[[ EXCERPTED RECORDS open ]]

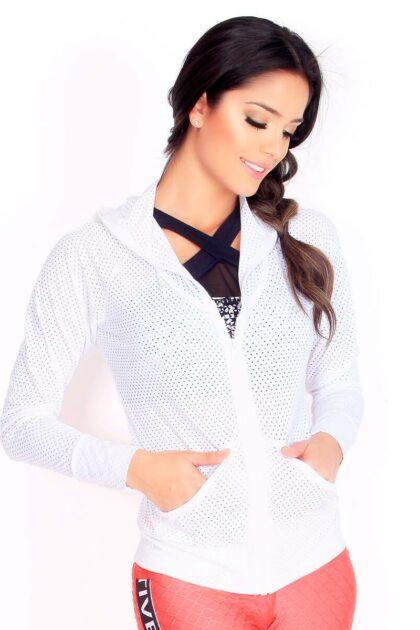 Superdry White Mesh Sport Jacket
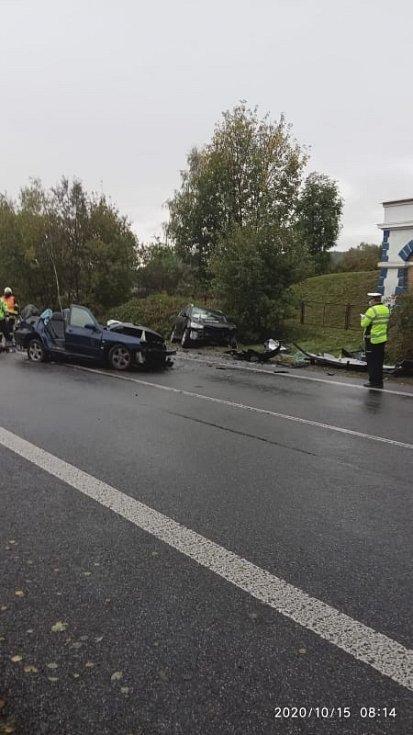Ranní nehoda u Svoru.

[[ EXCERPTED RECORDS closed ]]
[[ EXCERPTED RECORDS open ]]

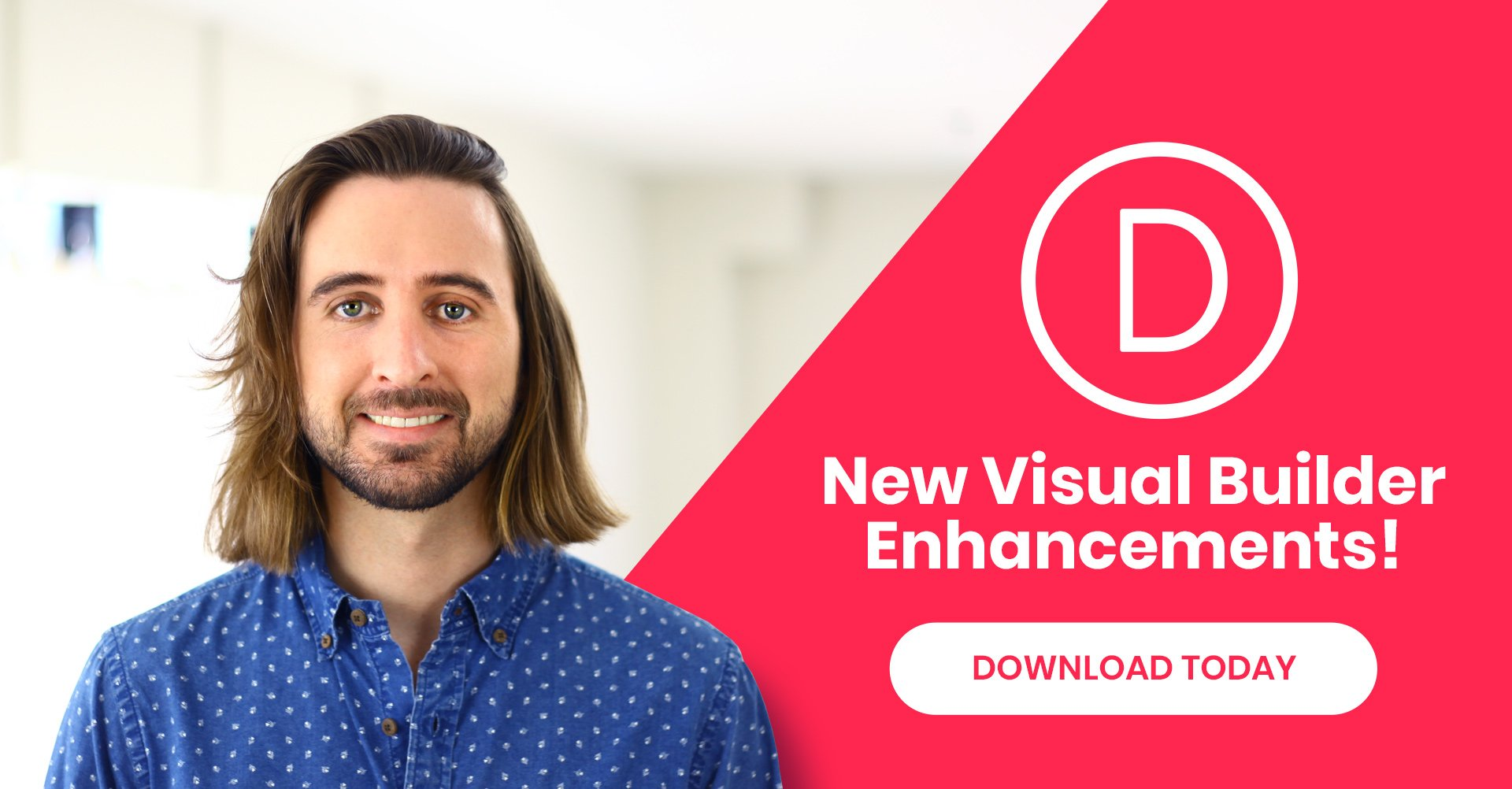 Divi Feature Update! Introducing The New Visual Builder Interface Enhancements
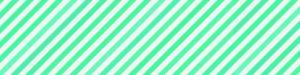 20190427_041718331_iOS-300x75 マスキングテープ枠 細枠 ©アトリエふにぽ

[[ EXCERPTED RECORDS closed ]]

WHAT TO PRODUCE
Return, exactly as they stand, the lines above from the one with "Superdry White Mesh Sport Jacket" to the one with "Ranní nehoda u Svoru.", omitting any pictures among them.

SOLUTION
 Superdry White Mesh Sport Jacket
Ranní nehoda u Svoru.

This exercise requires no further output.